**Exercise directions**
Copy the records from the line containing "Amongst the objects" through the end of the records, with both of those lines included, and leave the pictures out.

**Supplied records**
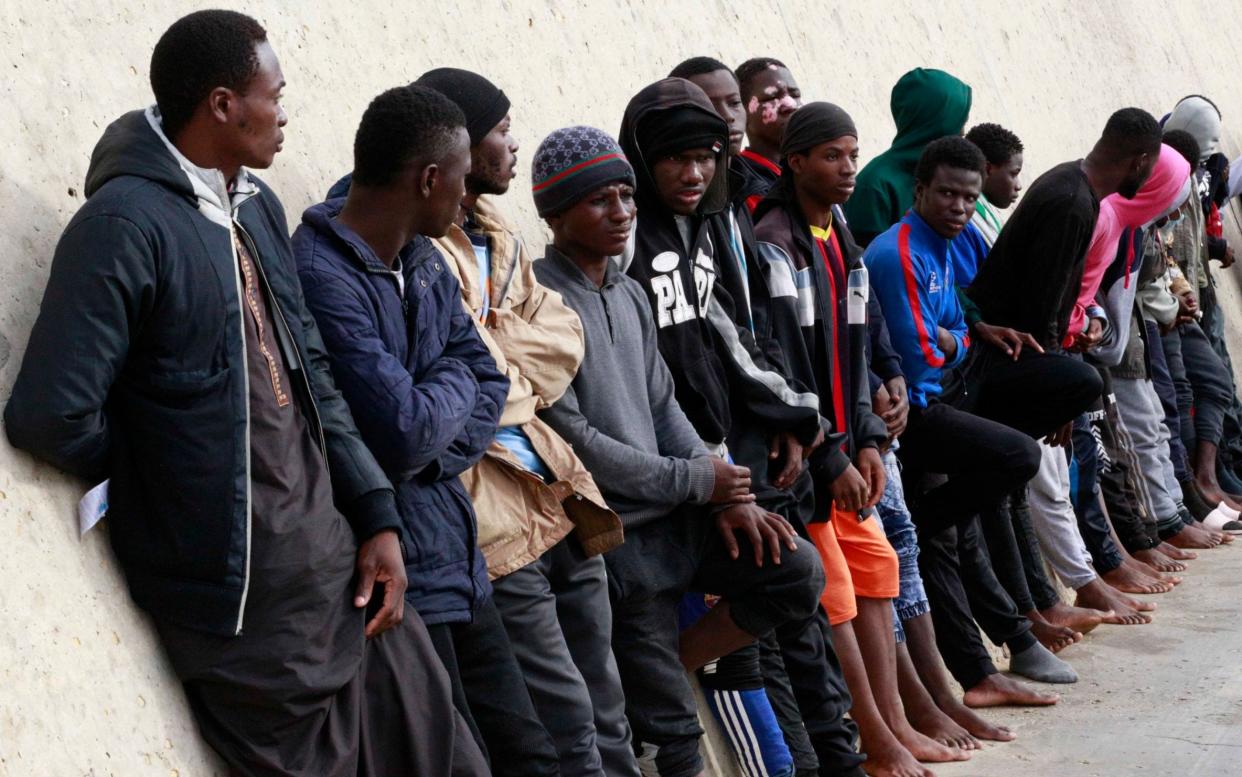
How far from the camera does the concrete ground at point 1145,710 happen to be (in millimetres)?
5055

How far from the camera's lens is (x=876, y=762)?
4.89 metres

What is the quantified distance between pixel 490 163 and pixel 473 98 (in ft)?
0.53

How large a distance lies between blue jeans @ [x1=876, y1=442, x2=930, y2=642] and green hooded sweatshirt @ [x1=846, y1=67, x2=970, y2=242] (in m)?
1.31

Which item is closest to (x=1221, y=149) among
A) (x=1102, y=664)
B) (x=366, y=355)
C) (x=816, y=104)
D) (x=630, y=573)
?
(x=1102, y=664)

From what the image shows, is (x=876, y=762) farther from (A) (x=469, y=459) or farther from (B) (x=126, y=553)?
(B) (x=126, y=553)

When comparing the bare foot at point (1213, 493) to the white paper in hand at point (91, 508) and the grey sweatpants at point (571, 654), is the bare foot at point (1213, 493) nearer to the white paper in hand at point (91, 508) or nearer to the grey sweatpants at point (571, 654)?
the grey sweatpants at point (571, 654)

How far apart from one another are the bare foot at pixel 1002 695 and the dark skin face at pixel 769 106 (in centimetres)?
207

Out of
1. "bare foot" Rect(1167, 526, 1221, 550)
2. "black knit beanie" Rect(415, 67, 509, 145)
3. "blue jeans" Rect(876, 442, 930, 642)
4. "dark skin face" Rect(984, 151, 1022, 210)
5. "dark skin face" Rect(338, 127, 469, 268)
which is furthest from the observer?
"bare foot" Rect(1167, 526, 1221, 550)

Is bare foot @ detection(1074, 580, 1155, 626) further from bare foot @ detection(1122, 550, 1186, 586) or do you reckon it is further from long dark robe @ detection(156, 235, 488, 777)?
long dark robe @ detection(156, 235, 488, 777)

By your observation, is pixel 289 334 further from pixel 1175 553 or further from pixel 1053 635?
pixel 1175 553

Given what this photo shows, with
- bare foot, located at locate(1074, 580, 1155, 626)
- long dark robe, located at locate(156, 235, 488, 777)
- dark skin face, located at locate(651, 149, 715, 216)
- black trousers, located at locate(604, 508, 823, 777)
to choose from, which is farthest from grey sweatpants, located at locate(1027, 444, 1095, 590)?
long dark robe, located at locate(156, 235, 488, 777)

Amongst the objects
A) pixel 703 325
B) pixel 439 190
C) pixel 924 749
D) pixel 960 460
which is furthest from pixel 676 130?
pixel 924 749

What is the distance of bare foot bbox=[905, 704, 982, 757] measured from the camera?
523 centimetres

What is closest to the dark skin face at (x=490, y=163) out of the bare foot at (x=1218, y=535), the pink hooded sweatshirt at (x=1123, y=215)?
the pink hooded sweatshirt at (x=1123, y=215)
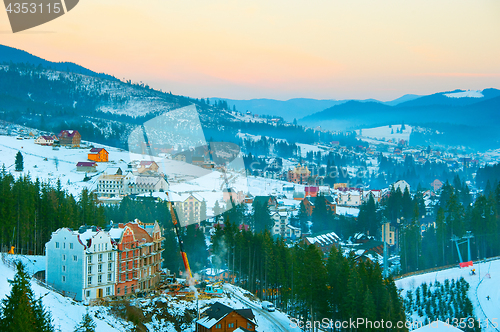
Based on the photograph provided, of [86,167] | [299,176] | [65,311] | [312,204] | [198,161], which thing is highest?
[198,161]

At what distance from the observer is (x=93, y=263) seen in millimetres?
31969

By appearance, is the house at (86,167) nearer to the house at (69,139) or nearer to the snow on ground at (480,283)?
the house at (69,139)

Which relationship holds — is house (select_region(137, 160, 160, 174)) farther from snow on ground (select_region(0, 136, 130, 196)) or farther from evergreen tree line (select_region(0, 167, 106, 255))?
evergreen tree line (select_region(0, 167, 106, 255))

**Reply to the exercise**
Amongst the objects
A) pixel 703 325
B) pixel 439 190
C) pixel 924 749
D) pixel 960 460
which is furthest from pixel 676 130?
pixel 924 749

What is the distance of bare foot bbox=[905, 704, 982, 757] measured from the camera?
523 centimetres

What is closest to the dark skin face at (x=490, y=163) out of the bare foot at (x=1218, y=535), the pink hooded sweatshirt at (x=1123, y=215)?
the pink hooded sweatshirt at (x=1123, y=215)
Based on the photograph provided, of [86,167] | [299,176] | [65,311] | [312,204] | [198,161], which thing is highest?
[198,161]

At what distance from the observer is (x=93, y=263) seen in millimetres?
31969

By appearance, is the house at (86,167) nearer to the house at (69,139) or nearer to the snow on ground at (480,283)?
the house at (69,139)

Which relationship holds — is house (select_region(137, 160, 160, 174)) farther from snow on ground (select_region(0, 136, 130, 196)) or farther from evergreen tree line (select_region(0, 167, 106, 255))?
evergreen tree line (select_region(0, 167, 106, 255))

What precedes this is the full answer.